There aren’t many startups that have gone for this certification yet.

Also, the new regulation will not apply to retrospective investments and they will still be questioned by tax authorities.

Saurabh Srivastava, Co-Founder of Indian Angel Network, which has been holding discussions with the government, is not too happy about the new policy.

“It will definitely have a positive impact but it is not a complete but a partial solution,” he said. “For all angel investments that were made in the last few years ever since the Section 56 came into being, the startups and angel investors are today being harassed by income-tax authorities which have opened up their investment records. This is not a good scenario and is upsetting angels,” he said.

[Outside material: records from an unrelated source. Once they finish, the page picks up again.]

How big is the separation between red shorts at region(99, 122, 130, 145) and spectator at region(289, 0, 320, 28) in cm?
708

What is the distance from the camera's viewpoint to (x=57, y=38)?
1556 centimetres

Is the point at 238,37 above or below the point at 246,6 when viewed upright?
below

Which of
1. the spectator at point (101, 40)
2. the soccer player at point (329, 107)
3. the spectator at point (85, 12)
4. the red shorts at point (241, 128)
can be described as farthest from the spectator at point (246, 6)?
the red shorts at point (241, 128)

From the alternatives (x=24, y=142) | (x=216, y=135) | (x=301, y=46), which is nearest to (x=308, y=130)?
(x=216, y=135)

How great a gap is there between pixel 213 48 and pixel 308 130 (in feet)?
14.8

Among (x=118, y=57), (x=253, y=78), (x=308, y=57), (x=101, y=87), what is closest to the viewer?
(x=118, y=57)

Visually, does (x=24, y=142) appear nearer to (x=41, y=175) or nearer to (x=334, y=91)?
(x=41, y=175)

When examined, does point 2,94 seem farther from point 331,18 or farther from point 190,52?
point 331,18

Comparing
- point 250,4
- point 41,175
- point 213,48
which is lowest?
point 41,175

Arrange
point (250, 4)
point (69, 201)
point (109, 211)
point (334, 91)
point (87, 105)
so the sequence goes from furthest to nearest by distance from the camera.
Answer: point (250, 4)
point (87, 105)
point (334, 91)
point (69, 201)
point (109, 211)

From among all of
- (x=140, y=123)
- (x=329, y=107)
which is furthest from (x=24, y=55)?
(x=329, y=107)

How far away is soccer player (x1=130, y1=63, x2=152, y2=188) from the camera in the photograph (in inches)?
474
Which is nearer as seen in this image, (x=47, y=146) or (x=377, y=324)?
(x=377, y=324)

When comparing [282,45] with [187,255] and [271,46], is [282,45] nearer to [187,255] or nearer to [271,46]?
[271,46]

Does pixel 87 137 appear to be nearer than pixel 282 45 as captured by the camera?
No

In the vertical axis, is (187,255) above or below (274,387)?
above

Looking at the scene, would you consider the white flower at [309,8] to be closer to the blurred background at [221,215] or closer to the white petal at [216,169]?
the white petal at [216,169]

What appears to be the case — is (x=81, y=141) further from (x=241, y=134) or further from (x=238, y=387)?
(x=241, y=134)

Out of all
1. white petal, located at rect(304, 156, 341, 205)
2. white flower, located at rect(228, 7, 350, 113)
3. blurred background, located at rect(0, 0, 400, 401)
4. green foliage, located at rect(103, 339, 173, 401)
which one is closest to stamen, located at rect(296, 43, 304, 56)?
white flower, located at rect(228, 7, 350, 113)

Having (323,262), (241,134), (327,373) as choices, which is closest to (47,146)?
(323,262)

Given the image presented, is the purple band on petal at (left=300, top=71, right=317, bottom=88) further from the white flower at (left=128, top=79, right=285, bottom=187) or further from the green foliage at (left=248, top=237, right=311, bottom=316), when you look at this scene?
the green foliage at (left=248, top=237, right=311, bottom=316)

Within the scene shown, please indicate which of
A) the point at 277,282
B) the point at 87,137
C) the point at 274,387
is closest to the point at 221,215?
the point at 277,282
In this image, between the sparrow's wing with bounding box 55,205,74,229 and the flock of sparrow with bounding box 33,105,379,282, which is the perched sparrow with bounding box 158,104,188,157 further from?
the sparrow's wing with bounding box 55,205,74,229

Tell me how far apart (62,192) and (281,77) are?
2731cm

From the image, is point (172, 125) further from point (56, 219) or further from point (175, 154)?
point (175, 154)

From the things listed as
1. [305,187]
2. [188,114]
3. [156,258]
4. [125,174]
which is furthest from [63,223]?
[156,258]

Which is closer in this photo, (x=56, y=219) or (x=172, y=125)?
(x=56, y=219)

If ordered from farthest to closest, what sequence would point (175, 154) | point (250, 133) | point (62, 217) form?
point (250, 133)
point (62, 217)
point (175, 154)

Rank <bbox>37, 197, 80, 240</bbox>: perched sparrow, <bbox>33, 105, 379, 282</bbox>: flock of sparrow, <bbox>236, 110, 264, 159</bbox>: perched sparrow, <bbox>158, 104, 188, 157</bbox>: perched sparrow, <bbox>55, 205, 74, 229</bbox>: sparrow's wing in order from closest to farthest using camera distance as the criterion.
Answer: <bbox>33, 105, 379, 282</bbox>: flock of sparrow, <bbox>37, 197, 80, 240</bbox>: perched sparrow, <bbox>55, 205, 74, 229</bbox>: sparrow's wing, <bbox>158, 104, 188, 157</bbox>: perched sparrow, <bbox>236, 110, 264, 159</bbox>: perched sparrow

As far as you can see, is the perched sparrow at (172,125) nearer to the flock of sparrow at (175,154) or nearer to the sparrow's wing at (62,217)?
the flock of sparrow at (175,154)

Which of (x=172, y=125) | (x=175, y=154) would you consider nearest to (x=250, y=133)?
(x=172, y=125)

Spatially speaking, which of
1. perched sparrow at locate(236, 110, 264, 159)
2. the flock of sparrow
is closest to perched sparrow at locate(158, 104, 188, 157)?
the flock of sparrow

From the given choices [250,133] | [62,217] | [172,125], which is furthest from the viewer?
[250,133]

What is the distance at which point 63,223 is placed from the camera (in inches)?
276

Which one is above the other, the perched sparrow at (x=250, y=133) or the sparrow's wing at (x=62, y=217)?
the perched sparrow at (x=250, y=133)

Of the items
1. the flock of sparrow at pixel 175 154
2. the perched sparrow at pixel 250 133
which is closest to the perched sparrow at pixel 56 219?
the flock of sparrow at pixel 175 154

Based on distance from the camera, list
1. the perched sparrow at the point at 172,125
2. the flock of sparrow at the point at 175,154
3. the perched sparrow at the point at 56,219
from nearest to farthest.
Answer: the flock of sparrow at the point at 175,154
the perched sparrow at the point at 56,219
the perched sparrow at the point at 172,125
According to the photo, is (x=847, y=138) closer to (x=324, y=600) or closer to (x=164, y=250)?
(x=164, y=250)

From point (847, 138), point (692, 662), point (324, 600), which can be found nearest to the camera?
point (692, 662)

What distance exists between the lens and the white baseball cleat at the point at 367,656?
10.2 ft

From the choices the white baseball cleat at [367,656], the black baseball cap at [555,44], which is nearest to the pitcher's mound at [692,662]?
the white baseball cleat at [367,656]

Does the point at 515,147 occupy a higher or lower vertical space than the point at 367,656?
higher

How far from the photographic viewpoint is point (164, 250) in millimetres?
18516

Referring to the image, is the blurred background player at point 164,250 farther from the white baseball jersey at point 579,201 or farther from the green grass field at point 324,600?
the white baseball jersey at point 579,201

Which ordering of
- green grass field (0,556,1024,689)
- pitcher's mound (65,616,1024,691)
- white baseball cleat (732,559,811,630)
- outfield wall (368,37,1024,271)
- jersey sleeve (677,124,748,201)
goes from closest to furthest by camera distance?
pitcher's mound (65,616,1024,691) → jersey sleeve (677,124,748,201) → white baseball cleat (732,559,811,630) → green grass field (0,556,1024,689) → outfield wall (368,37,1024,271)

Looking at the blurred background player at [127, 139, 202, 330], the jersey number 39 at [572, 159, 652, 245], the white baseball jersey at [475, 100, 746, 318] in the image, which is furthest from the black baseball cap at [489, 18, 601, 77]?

Srivastava is still pursuing the government to find a way to certify angel groups so that investments made through them can be exempt from taxation. “This will be the next logical step and would solve 99 per cent of the problem,” he said.

Until now, as per the regulation that came up last year, market regulator Securities and Exchange Board of India (SEBI) has created a new category for ‘angel funds’, which angel groups could be converted to, and investments made from such funds would not be taxed.

Many angel investors feel the new measure should have been applicable retrospectively.

“I am very, very relieved, though not thankful since correcting something that was fundamentally wrong should not be celebrated,” said Anupam Mittal, CEO of Shaadi.com, who is an angel investor with investment in companies such as Ola. “Also, since this step is necessarily a correction, so it should have been applicable retrospectively as well for investments that were made after the rule came into effect,” he said.

Mittal also said riders such as the rule being applied only to government-approved startups will lead to red tape and bureaucratic layers in the process of angel investments.

Under the so-called ‘angel tax’, introduced in the Finance Act 2012, capital raised by an unlisted company from any individual against an issue of shares in excess of fair market value would be taxable as ‘income from other sources’ under Sec 56 (2) of the I-T Act.

It meant that startups were liable to pay up to 33 per cent tax on any investments received. Data suggests that while venture funding this year has significantly slowed, angel funding has been on a rise. Despite of all regressive taxation schemes, angel investments have not slowed down partly because, according to industry insiders, when the regulation came in everybody thought it was irrational and would go away soon.